## BEGIN Extracted material

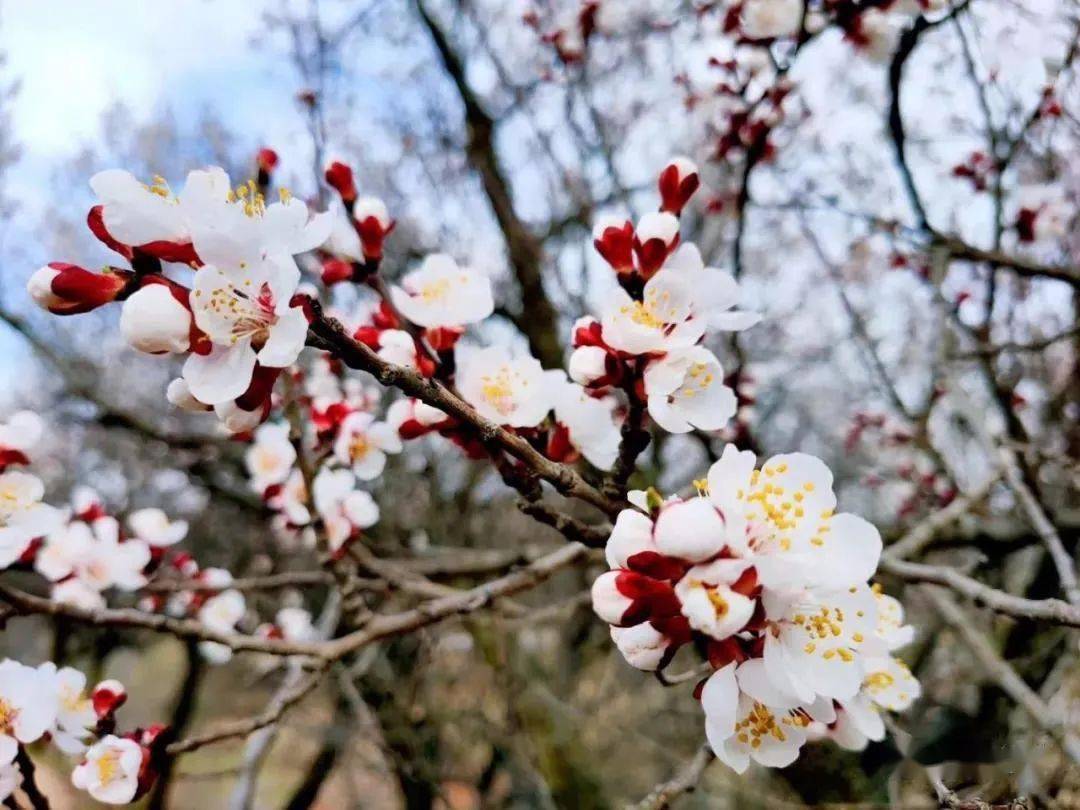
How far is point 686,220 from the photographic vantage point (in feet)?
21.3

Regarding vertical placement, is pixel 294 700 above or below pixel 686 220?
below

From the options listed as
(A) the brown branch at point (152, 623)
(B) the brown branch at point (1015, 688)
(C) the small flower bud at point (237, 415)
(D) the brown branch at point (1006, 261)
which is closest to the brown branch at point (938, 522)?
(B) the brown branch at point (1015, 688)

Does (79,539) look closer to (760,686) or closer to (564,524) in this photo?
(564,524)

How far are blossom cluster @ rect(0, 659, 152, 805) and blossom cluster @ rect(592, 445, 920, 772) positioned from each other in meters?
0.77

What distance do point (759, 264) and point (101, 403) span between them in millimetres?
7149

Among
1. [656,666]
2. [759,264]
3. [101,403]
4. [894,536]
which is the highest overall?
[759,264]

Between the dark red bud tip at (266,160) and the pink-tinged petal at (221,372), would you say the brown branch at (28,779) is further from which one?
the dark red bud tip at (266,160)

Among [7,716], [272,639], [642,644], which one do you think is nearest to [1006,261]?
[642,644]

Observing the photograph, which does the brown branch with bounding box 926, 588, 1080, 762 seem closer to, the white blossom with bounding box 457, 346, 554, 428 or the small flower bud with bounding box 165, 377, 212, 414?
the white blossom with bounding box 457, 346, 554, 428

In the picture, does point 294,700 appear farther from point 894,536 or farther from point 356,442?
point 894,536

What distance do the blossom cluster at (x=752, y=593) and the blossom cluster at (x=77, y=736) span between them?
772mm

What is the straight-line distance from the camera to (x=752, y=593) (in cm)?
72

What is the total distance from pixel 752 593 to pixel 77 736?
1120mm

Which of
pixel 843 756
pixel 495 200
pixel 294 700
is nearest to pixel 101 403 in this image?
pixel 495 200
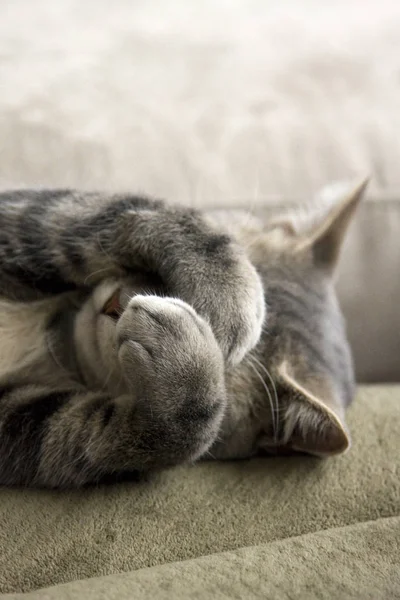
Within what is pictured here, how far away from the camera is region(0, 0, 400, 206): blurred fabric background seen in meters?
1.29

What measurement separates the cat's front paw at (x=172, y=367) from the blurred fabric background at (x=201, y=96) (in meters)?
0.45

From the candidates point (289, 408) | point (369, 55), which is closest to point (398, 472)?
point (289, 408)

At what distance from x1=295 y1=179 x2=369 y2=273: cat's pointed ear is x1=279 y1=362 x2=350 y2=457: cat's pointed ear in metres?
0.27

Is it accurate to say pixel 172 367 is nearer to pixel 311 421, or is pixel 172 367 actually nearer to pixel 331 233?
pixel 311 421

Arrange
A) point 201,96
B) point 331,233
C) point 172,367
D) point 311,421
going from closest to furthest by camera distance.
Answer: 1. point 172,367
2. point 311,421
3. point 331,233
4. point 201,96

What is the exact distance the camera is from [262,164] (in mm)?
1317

## END Extracted material

### The task:
Write the entries above out again exactly, but not the pictures.

### Answer to the problem:
How far is point 686,220 from the photographic vantage point (in feet)?
21.3

Regarding vertical placement, is pixel 294 700 above or below pixel 686 220?
below

From the options listed as
(A) the brown branch at point (152, 623)
(B) the brown branch at point (1015, 688)
(C) the small flower bud at point (237, 415)
(D) the brown branch at point (1006, 261)
which is closest to the brown branch at point (938, 522)?
(B) the brown branch at point (1015, 688)

Does (79,539) look closer to (760,686) or closer to (564,524) in this photo?
(564,524)

How far are blossom cluster @ rect(0, 659, 152, 805) and blossom cluster @ rect(592, 445, 920, 772) positioned from each other in meters?
0.77

What distance do point (759, 264) and point (101, 403) span between them in millimetres?
7149

Among
1. [656,666]
2. [759,264]
3. [101,403]
4. [894,536]
which is the highest overall?
[759,264]

Between the dark red bud tip at (266,160) and the pink-tinged petal at (221,372), would you say the brown branch at (28,779) is further from which one?
the dark red bud tip at (266,160)

Among [7,716], [272,639], [642,644], which one do you think is nearest to [1006,261]?
[642,644]

Observing the photograph, which does the brown branch with bounding box 926, 588, 1080, 762 seem closer to, the white blossom with bounding box 457, 346, 554, 428 or the small flower bud with bounding box 165, 377, 212, 414?
the white blossom with bounding box 457, 346, 554, 428

In the picture, does point 294,700 appear farther from point 894,536 or farther from point 356,442?
point 894,536

What distance do the blossom cluster at (x=752, y=593) and the blossom cluster at (x=77, y=736) span between them?
772mm

What is the straight-line distance from the camera to (x=752, y=593) (in cm)?
72

What is the total distance from pixel 752 593 to pixel 77 736?
1120mm

Which of
pixel 843 756
pixel 495 200
pixel 294 700
is nearest to pixel 101 403 in this image?
pixel 495 200
Within what is pictured here, how far away from the camera is region(0, 0, 400, 206): blurred fabric background seen in meters?
1.29

What measurement separates the cat's front paw at (x=172, y=367) from the blurred fabric background at (x=201, y=96) (in meters)?
0.45

From the candidates point (289, 408) | point (369, 55), which is closest to point (398, 472)?
point (289, 408)

At what distance from x1=295 y1=179 x2=369 y2=273: cat's pointed ear is x1=279 y1=362 x2=350 y2=457: cat's pointed ear in metres?
0.27

Is it accurate to say pixel 172 367 is nearer to pixel 311 421, or is pixel 172 367 actually nearer to pixel 331 233?
pixel 311 421

Arrange
A) point 201,96
B) point 331,233
C) point 172,367
D) point 311,421
going from closest to furthest by camera distance.
Answer: 1. point 172,367
2. point 311,421
3. point 331,233
4. point 201,96

What is the exact distance the camera is from [262,164] (in mm)?
1317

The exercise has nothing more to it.